Tribune-Democrat: Overtime pay rules may have ‘unintended consequences’
An imminent change in federal overtime regulations could have “unintended consequences” for employees and business, U.S. Rep. Keith Rothfus, R-Sewickley, said Tuesday.
Rothfus attended a roundtable discussion about the upcoming update to the federal Fair Labor Standards Act on Tuesday afternoon at the Somerset Trust building in Johnstown.
At the discussion, Patti Hudson and Joel Valentine, shareholders at Johnstown-based accounting firm Wessel & Co., presented an overview of the upcoming rule changes to representatives of several local businesses and nonprofits.
The Fair Labor Standards Act mandates that workers who earn an hourly wage must be paid overtime – 1.5 times their usual wage – for any hours over 40 they work in a workweek.
However, workers who earn a salary instead of an hourly wage and who perform some managerial or administrative duties are exempt from that requirement, assuming they earn at least $455 per week, i.e., $23,660 per year.
Assuming the new rules go into effect, that pay threshold will increase on Dec. 1 to $913 per week – $47,476 per year. Also, any worker whose job does not involve executive, administrative or professional duties will be subject to the new rules.
In effect, workers who currently earn a salary between $23,660 and $47,476 per year or whose job does not include executive, administrative or professional duties will soon earn an hourly wage and become eligible for overtime pay.
The Department of Labor estimates that the change will affect 4.2 million American workers.
There are only a few exceptions to the new rules. Teachers, physicians and attorneys are exempt, and businesses with annual revenues of less than $500,000 are not subject to the Fair Labor Standards Act and thus won’t be affected, Hudson said – although individuals may still be subject to the act if their job duties involve travel across state lines, in which case their employers must comply with the rule change.
Advocates for the change say that the new rules will ensure workers receive pay for all the hours they work.
But local opponents say the change will pile onerous regulations on businesses, hurting employees in the process.
“It’s really stifling our local businesses from growing and expanding, creating new jobs,” Debi Balog, director of workforce development at JARI, said Tuesday.
“It’s really hitting us hard.”
“It’s going to force employers to employ people less than 40 hours,” Frank Janakovic, mayor of Johnstown and CEO of the Alternative Community Resource Program, said.
The change could thus force employees who currently work full time to find a second job, Janakovic added.
Rothfus said the rule change was an example of an unsuitable “one-size-fits-all” approach from Washington bureaucrats.
The increased threshold might help workers in large cities with high costs of living, but it doesn’t capture the law’s intent in places like Johnstown, he said.

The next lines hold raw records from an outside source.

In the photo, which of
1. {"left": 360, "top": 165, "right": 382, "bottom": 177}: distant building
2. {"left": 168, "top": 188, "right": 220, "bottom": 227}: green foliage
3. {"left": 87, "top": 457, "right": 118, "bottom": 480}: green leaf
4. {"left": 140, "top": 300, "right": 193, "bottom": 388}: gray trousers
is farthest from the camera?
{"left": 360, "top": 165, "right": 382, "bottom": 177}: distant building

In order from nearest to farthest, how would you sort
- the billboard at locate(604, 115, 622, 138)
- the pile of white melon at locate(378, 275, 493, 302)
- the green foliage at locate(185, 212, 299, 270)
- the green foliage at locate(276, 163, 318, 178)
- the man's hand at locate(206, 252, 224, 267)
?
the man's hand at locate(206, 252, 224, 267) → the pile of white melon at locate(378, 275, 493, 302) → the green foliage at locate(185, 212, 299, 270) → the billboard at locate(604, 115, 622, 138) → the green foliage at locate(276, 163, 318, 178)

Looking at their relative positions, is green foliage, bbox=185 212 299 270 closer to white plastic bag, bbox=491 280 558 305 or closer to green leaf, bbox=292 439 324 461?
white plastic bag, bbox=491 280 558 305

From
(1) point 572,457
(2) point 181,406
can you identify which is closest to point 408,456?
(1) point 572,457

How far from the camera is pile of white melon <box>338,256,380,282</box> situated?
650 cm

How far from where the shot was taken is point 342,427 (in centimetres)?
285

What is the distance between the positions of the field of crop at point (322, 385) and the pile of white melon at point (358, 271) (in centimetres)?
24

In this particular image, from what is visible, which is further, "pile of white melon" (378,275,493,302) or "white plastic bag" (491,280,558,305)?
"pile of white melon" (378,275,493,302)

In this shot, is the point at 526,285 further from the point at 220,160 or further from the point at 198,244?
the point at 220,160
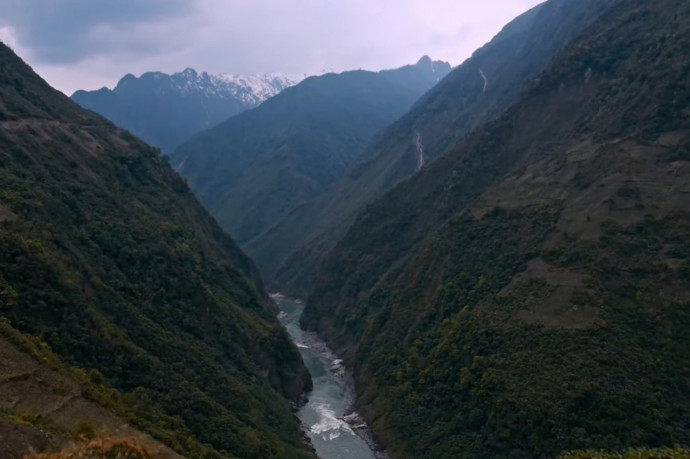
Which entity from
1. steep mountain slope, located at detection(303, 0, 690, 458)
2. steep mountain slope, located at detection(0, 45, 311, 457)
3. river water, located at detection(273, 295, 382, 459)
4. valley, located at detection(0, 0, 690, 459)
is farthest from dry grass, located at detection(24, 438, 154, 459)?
river water, located at detection(273, 295, 382, 459)

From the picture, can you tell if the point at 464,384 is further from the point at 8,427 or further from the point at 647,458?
the point at 8,427

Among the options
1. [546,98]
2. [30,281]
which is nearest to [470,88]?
[546,98]

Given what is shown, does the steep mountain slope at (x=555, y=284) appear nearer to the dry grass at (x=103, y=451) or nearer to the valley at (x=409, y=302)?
the valley at (x=409, y=302)

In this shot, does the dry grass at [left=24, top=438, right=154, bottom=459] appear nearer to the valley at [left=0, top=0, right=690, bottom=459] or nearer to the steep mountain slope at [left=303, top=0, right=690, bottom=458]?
the valley at [left=0, top=0, right=690, bottom=459]

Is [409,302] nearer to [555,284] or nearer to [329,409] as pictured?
[329,409]

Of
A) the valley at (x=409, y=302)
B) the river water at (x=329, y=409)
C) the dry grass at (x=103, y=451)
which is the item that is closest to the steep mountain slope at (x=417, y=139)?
the valley at (x=409, y=302)

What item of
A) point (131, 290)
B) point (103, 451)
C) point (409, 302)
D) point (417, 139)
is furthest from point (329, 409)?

ACRP’s Kristy Baker pointed out that currently salaried employees whose duties include responding to calls or emails after business hours would not be able to continue such duties if they earned an hourly wage.
Although there’s little time left before the rules go into effect on Dec. 1, Rothfus said he and several congressional colleagues are working to delay the rule change for six months to allow for further study of its impacts.
The House of Representatives has passed legislation to that effect by a 246-177 vote, but the Senate has not passed a corresponding bill.
“It’s going to take a concerted effort to get that delay” given that President Barack Obama has promised to veto any legislation that would delay the rule change, Rothfus staffer David Goldfarb said Tuesday.
Rothfus encouraged opponents of the changes to contact their senators and encourage them to vote in favor of the six-month postponement.